Mary Ann Cotton
One of my favourite historical figures is Thomas Scattergood, a forensic toxicologist based in Leeds. Britain’s “first” female serial killer, Mary Ann Cotton, was perhaps Scattergood’s most “famous” case. Mary Ann Cotton has been heralded as Britain first serial killer (murdered more than 3 people in under 30 days) by Professor David Wilson (criminologist), and was operating two decades before Jack the Ripper but seems to have fallen from history. The media frenzy around Mary Ann wasn’t anywhere near as intense despite her crimes. Perhaps because her murders weren’t as bloody or as quickly discovered, or because she was based in the north and the papers didn’t grab the headline as hard. When she went to court she rallied some sympathy because she was pregnant, this was further compounded when her execution was botched.

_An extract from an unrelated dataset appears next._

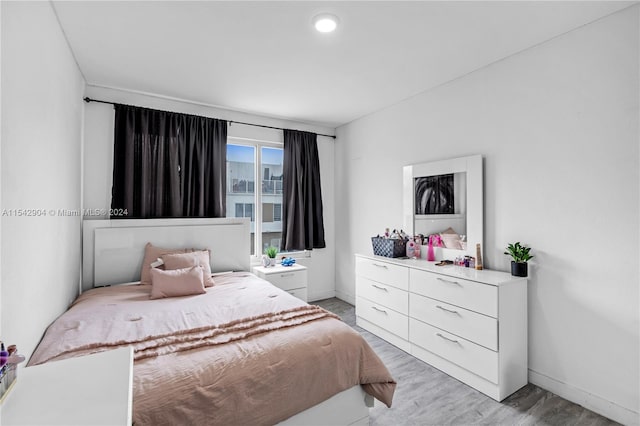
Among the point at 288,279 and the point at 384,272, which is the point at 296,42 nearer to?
the point at 384,272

Mary Ann’s choice of poison was arsenic, favoured by murderers down the centuries for largely pragmatic reasons. First, it dissolves in a hot liquid, a cup of tea, for example, so is easy to administer.

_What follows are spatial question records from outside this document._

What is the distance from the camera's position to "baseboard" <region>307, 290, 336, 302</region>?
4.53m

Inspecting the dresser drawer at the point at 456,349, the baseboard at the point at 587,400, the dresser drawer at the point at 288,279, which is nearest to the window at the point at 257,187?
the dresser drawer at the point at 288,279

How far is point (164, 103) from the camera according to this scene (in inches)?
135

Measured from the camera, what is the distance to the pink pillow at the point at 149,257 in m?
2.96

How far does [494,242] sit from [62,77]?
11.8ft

Second, it was readily available. Although by this stage, the authorities had started regulating the sale of arsenic, a high concentration could still be obtained in a substance known as ‘soft soap’, a household disinfectant.
There was a third reason, too: as Mary Ann well knew, the symptoms of arsenic poisoning were vomiting, diarrhoea and dehydration. A busy and unsuspecting doctor was always more likely to diagnose this cluster of symptoms as gastroenteritis or cholera– especially in patients who were poor and undernourished – than to suspect murder.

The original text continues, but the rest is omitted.